Mission and Research Strategy

The mission of TBRI is targeted towards the control, the diagnosis and management of endemic diseases and their complications especially those affecting the liver, the gastrointestinal and the urinary tracts, mainly as result of schistosomiasis and viral hepatitis, this is to meet the social, economic and technological needs of Egypt and the regional area. The Institute adopts an integrated strategy based on six research programs that can cope with and fulfill this objective:

  • Control of endemic diseases: This program aims at modifying the existing means of control measures and introducing more recent methods to achieve a more effective yet less expensive control scheme without any harmful environmental impact, through the employment of molecular biology in vaccine production and biological control of the parasites and their intermediate hosts. Moreover, studying the role of the community and intensifying its active participation are prerequisites.
  • Diagnosis of endemic diseases: This program is directed to the study, assessment and modification of all diagnostic measures utilizing the most advanced technologies. The diagnosis varies from clinical and laboratory techniques to field studies (prevalence, ecological and socioeconomic implications).
  • Morbidity changes of endemic diseases: This program aims at studying the pathogenesis and the pathological changes caused by endemic diseases on different body systems.
  • Management of endemic diseases: This program evaluates both the current and advanced therapeutic measures and assess their efficacy and side effects. It includes the different medical and surgical management procedures of diseases and their complications. Studies on partial hepatectomy, liver regeneration and transplantation are items of this program.
  • Innovation in Applied Medical Sciences

Any innovations or patency in relevant research fields at TBRI are encouraged and supported.
┄┄┄┄┄┄┄┄┄┄
● **WORK TO BE COMPLETED**: Continue the passage on TBRI's mission and research strategy, starting right after its last sentence.

● **DATA RECORDS**:
┄┄┄┄┄┄┄┄┄┄
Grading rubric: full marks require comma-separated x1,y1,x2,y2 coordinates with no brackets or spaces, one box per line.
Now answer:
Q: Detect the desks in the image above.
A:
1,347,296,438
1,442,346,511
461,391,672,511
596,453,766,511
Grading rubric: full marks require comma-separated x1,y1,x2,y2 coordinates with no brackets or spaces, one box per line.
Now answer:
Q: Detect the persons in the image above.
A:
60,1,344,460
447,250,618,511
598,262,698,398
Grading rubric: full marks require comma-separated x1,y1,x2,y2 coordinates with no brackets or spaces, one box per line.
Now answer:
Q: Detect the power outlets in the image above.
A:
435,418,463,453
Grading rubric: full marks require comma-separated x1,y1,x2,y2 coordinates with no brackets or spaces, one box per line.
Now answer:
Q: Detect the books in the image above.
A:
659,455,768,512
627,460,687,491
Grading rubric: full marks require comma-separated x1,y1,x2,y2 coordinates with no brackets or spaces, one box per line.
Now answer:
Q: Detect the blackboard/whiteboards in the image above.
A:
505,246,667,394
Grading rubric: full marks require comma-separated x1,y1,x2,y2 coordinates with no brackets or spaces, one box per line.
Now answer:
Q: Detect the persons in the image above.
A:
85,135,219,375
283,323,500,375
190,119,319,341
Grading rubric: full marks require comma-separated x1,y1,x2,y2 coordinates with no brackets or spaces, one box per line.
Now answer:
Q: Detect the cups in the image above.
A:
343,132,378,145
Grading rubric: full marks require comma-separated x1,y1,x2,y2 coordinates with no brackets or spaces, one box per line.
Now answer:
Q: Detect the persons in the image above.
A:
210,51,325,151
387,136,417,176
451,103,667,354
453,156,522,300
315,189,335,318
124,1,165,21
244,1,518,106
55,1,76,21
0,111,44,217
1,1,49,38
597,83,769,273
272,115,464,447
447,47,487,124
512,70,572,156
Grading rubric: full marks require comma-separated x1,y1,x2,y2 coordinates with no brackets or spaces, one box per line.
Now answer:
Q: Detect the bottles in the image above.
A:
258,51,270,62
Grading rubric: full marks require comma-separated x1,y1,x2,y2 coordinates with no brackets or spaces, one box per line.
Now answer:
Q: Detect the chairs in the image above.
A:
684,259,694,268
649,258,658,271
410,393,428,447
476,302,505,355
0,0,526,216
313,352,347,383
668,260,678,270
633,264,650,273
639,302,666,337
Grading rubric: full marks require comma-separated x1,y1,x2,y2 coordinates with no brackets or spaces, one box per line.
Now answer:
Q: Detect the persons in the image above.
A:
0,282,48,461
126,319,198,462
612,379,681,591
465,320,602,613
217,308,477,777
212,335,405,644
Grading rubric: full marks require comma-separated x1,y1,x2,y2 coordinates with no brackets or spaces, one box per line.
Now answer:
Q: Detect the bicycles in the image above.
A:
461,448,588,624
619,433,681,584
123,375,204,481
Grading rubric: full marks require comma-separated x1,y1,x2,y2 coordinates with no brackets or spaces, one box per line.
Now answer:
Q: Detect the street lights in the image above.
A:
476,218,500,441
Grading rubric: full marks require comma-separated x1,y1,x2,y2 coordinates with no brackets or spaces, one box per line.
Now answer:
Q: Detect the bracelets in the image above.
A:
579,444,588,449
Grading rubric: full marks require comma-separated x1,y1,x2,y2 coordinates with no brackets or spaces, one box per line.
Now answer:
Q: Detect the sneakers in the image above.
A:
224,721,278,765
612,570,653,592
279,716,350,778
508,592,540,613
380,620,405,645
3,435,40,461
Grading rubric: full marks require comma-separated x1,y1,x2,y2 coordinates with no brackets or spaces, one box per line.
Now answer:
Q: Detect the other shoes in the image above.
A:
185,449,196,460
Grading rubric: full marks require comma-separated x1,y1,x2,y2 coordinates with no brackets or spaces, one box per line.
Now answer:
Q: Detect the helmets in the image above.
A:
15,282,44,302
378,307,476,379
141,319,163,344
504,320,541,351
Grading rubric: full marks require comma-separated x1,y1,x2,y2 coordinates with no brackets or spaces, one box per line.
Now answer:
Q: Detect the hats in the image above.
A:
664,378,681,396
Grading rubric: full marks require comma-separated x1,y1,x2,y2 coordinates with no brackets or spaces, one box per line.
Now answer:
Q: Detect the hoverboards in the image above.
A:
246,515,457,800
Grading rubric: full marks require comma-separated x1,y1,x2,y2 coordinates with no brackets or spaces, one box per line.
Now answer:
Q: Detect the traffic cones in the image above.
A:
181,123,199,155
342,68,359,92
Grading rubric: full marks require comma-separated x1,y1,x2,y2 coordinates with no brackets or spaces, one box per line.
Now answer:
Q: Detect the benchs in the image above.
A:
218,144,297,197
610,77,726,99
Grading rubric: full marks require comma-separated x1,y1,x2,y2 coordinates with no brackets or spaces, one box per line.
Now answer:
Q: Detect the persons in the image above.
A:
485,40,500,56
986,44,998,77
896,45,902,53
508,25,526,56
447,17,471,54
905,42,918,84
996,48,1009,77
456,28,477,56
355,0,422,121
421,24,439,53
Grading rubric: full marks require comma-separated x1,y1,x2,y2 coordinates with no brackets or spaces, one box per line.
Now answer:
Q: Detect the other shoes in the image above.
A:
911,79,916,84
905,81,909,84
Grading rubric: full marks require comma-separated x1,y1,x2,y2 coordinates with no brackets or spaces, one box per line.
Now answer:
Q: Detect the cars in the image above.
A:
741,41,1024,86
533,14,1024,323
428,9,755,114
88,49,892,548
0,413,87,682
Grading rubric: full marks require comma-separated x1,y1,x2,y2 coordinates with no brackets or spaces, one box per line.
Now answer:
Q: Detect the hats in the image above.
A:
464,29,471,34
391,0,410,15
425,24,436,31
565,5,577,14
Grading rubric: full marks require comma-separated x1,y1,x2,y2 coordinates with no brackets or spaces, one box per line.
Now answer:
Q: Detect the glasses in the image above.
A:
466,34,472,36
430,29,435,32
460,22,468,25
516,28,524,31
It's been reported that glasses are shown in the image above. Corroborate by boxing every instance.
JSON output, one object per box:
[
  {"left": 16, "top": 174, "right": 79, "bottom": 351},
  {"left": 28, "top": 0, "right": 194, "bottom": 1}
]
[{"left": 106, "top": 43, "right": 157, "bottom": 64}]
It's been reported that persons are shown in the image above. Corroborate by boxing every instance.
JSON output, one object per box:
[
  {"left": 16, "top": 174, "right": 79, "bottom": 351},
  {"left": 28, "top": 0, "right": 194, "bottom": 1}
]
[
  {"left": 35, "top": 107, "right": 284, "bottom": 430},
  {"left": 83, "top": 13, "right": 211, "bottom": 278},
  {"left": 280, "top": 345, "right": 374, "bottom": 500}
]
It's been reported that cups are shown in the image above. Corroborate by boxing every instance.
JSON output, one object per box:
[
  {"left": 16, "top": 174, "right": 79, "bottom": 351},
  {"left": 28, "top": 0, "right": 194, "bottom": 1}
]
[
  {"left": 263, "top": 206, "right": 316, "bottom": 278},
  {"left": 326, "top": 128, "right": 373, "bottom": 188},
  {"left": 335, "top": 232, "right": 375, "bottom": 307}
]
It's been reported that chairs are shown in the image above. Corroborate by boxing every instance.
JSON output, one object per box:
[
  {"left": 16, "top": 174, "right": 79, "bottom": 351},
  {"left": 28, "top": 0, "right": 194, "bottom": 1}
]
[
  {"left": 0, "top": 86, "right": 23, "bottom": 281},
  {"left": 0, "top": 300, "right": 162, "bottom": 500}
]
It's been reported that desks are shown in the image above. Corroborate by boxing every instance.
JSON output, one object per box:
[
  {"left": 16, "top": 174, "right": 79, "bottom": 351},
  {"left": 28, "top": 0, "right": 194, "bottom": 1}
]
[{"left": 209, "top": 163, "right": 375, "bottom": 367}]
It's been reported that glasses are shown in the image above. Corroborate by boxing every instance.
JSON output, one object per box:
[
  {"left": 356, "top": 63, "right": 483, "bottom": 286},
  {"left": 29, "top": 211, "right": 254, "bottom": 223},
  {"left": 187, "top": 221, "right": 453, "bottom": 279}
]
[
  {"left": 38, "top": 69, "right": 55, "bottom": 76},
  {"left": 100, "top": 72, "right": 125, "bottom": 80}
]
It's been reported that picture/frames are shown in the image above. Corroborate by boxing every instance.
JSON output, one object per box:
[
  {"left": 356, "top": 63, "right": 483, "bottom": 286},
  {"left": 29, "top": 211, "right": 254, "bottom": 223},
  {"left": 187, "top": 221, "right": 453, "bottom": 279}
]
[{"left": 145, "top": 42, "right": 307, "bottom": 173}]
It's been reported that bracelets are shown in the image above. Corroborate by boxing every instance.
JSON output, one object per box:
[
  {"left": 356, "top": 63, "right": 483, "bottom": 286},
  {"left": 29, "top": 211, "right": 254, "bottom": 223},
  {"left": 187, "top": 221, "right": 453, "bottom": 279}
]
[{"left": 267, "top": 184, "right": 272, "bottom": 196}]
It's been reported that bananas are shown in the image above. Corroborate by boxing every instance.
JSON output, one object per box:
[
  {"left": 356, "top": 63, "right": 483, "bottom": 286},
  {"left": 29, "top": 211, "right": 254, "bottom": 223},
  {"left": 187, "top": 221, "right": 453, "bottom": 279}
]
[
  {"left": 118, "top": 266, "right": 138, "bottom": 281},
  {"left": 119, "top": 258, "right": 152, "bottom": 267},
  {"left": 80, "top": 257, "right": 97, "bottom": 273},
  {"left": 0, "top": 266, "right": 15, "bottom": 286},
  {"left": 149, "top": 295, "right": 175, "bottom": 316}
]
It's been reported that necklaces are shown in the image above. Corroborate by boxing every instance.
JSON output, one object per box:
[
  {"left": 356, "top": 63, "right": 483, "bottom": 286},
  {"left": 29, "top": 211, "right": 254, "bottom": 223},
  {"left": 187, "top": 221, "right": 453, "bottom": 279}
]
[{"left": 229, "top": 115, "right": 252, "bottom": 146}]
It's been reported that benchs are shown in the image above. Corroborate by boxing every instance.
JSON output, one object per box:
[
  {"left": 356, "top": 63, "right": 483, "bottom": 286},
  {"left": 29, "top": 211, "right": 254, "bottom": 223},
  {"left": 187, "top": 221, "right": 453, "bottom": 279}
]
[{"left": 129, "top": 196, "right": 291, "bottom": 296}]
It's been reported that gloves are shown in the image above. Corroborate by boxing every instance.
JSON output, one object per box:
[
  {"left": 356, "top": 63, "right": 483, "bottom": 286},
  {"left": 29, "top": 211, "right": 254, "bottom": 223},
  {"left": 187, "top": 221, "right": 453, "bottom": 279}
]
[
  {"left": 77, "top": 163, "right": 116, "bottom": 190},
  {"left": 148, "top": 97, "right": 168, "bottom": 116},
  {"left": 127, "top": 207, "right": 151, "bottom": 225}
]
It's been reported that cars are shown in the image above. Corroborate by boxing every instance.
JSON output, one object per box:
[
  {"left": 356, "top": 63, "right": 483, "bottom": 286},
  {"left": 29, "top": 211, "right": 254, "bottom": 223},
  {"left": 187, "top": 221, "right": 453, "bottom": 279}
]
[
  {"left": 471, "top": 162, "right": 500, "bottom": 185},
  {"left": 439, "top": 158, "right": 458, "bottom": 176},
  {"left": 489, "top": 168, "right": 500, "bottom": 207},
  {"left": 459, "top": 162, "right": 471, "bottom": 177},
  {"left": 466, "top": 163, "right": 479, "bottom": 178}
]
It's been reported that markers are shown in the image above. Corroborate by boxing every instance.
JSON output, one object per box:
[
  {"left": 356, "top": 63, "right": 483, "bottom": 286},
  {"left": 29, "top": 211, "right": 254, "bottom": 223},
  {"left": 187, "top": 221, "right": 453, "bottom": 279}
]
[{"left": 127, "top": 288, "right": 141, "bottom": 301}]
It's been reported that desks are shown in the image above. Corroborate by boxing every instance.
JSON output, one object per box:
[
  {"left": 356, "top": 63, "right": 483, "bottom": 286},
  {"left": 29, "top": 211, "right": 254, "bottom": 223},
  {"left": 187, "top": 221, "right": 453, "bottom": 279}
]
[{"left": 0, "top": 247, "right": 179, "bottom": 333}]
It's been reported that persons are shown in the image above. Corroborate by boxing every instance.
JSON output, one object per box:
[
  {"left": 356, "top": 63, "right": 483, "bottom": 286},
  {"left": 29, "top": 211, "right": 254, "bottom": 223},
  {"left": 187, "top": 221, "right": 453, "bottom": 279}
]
┄┄┄┄┄┄┄┄┄┄
● **TASK OUTPUT**:
  • Quality Management

Development of new strategies for performance appraisal of hospital, out-patient clinics and laboratories. Development of quality-based documentation, database and communication systems or technical and administrative tools at TBRI. Development of quality-based safety systems for patients, personnel and utilized tools at TBRI, and upgrading of human capacity.

Hospital Facilities

.Theodor Bilharz research Institute Hospital is a tertiary hospital in Waraq El-Hadar, Giza, Egypt.

· Six surgical theatres

.Three ICU units ( 11 beds general medical ICU, 4 beds Surgical post-operative and 12 beds Hepatic ICU)

.240 beds of Hepatology, Nephrology, General Medicine, Urosurgery, General Surgery, Intensive Care Unit.

.Fully equipped Diagnostic Radiology department.

. Intreventional Radiology Unit.

· Endoscopic facilities (gastroduodenoscopy, colonoscopy and ERCP) with ultrasonography and Doppler-electrocardiography.

· Laparoscopic facilities for diagnostic and therapeutic purposes.

· Minimal invasive urosurgery utilizing ureterorenoscopy; nephroscope and cystoscope, under fluoroscopic and endo-camera guidance.

· Blood gas monitoring with estimation of serum electrolytes.

· Fluoroscopy guided angio-table.

· Twenty machines for haemodialysis.

. Blood bank and various laboratories

Nursing School

Affiliated to the hospital is a nursing school which graduated 295 students since 1998 up to 2001 with an average of 26 students per year to fulfill the needs of the Institute, the Ministry of health and other health organizations.